Marcelo Gomes: Pernambuco construiu uma política de editais que foi iniciada já faz algum tempo. Vários curtas e longas foram produzidos, mas o que foi mais importante é que esses filmes tiveram uma visibilidade nacional e internacional. O governo decidiu então ampliar as áreas de atuação dentro do audiovisual e ainda aprimorar o edital. Hoje em dia o estado é referência nacional.
Holofote Virtual: Mas o país está sem perspectivas, a política dos editais enfraqueceu... Como fazer cinema no Brasil, hoje?
"Cinema, aspirinas e urubus" |
Marcelo Gomes: Diminuíram os editais federais e aumentou a quantidade de projetos. Está cada dia mais difícil produzir.

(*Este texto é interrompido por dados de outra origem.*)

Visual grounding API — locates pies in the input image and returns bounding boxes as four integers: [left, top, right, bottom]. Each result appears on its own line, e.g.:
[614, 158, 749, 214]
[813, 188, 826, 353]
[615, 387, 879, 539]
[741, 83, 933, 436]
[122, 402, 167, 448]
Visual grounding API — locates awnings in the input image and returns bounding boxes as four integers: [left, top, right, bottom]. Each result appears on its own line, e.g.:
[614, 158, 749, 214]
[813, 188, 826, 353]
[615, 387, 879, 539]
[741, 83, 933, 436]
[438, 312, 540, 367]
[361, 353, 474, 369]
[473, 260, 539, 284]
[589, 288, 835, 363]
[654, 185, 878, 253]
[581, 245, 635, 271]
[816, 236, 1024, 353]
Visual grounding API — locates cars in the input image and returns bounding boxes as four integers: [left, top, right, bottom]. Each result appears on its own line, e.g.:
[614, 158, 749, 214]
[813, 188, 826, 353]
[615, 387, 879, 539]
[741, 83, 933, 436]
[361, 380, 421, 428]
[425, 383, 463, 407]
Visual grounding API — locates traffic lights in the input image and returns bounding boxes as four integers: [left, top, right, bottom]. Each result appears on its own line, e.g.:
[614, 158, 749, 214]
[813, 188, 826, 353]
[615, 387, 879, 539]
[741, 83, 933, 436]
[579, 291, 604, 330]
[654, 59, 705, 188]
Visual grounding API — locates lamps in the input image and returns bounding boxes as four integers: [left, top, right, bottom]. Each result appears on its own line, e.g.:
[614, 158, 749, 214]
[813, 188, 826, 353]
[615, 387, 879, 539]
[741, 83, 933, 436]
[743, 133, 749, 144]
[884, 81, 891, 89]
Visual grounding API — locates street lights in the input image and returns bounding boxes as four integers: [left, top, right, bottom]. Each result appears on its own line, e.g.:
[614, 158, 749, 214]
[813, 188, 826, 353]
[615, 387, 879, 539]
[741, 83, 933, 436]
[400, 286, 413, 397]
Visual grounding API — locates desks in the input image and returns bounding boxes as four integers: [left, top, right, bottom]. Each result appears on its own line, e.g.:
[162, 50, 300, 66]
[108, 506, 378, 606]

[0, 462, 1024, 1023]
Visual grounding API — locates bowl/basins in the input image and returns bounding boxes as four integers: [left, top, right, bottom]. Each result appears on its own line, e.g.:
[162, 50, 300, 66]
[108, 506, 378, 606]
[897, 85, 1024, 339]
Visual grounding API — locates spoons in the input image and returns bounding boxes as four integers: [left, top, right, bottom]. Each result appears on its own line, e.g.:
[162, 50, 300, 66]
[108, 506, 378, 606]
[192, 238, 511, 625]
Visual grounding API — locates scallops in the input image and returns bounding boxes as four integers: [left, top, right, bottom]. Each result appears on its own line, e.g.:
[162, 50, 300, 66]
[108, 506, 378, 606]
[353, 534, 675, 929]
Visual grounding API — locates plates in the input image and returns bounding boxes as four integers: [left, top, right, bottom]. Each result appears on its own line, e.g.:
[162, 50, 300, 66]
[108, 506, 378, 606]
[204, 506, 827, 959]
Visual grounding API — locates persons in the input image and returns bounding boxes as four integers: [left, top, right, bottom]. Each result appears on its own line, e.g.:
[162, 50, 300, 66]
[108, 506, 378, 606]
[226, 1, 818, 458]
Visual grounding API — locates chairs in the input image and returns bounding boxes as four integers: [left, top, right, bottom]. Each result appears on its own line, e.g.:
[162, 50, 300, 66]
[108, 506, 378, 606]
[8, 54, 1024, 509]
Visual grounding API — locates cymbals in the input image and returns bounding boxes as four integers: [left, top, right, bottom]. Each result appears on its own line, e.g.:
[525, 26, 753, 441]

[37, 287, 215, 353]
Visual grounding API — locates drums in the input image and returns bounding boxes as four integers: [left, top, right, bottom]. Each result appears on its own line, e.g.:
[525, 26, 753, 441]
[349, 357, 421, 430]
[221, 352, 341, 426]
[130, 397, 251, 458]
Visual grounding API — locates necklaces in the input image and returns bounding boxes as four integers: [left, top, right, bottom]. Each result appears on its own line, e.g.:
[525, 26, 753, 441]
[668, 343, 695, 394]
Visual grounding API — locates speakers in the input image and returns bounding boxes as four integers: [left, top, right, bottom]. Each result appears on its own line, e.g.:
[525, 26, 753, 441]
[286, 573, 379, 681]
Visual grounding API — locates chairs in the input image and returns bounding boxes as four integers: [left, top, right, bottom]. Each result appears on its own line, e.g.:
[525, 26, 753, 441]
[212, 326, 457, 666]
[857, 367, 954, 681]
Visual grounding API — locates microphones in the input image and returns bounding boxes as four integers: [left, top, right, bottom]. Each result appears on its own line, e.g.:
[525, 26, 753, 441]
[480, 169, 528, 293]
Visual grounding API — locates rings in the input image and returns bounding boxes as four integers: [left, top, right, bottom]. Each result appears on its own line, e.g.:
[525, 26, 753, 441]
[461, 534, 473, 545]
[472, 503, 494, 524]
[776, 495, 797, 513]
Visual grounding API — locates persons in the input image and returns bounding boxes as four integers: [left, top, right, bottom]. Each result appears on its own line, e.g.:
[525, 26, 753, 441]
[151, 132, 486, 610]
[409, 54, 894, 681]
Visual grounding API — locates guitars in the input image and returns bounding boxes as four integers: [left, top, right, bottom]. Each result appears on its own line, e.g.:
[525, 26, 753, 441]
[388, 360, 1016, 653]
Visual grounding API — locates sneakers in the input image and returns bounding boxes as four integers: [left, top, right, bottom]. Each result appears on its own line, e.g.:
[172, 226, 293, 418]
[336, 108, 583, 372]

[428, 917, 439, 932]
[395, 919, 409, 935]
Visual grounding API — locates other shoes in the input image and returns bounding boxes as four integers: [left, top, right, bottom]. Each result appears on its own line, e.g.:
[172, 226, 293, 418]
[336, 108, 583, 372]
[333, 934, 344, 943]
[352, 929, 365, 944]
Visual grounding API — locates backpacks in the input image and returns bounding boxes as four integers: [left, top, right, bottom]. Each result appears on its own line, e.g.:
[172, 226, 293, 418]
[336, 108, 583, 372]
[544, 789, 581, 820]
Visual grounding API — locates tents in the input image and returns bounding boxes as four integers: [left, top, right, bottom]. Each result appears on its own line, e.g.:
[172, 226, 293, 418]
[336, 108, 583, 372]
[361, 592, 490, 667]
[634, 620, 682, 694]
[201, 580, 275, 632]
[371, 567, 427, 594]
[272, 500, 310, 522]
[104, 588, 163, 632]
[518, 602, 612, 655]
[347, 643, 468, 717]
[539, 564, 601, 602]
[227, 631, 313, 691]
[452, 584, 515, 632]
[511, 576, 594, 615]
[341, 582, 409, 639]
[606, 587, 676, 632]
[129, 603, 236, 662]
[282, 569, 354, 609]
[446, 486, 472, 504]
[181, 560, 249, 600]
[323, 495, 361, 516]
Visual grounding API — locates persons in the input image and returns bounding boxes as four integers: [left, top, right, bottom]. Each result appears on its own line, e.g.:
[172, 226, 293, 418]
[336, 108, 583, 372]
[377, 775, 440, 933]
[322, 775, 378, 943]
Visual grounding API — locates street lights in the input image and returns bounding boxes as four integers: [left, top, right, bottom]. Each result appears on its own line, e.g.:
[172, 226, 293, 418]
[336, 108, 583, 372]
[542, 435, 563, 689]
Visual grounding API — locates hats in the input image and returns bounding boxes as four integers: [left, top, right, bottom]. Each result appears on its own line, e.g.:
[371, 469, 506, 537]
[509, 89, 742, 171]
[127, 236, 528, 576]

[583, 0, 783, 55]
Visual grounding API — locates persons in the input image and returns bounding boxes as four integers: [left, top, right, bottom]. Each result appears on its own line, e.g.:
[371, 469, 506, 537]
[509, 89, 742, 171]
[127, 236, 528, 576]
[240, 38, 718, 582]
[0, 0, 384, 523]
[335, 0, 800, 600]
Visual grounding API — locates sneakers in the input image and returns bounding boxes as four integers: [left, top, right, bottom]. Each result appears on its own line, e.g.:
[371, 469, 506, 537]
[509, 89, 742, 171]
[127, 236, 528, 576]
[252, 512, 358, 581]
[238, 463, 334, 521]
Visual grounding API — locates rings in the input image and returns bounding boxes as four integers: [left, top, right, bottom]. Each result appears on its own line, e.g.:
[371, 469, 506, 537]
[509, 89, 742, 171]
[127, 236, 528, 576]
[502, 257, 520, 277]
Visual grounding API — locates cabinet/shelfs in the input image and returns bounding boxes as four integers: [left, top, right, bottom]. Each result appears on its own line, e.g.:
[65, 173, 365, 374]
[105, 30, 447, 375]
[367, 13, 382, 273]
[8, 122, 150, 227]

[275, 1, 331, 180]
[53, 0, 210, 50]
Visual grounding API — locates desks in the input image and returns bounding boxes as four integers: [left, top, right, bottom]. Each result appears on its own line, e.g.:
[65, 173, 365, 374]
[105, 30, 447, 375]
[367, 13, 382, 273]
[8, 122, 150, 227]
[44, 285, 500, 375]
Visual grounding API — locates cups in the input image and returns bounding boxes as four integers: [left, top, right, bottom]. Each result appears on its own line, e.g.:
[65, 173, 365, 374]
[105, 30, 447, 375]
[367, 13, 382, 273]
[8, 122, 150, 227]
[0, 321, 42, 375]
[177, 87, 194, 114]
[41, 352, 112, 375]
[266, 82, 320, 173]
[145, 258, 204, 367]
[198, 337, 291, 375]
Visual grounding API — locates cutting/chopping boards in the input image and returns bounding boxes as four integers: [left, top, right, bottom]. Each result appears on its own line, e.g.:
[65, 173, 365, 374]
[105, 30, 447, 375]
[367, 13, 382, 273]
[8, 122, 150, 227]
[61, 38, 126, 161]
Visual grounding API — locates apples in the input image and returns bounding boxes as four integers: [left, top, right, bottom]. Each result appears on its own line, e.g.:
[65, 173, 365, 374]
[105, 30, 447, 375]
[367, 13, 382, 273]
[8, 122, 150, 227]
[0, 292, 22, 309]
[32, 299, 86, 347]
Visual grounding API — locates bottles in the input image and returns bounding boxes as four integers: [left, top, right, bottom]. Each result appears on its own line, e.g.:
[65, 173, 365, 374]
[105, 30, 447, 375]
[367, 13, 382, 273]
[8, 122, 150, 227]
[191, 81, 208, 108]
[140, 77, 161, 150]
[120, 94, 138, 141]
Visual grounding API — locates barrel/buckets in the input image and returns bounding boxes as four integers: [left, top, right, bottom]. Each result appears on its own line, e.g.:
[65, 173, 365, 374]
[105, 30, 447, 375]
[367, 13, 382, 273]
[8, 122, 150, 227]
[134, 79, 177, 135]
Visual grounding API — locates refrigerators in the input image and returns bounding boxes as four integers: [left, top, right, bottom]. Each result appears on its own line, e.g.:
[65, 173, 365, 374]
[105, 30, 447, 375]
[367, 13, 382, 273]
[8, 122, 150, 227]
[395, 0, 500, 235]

Holofote Virtual: É.. mas não se desiste nunca... Fala dos teus projetos para este ano.
Marcelo Gomes: Além do projeto de adaptar o livro do Milton, espero finalizar um longa que trabalhei por anos com o diretor mineiro Cao Guimarães. O filme está em fase de montagem e é inspirado no conto do Edgar Alan Poe “O Homem das Multidões”. E ainda pretendo realizar o um longa sobre o Tiradentes, dentro do projeto do Bicentenário das lutas independentes na America Latina que será exibido pela TV espanhola.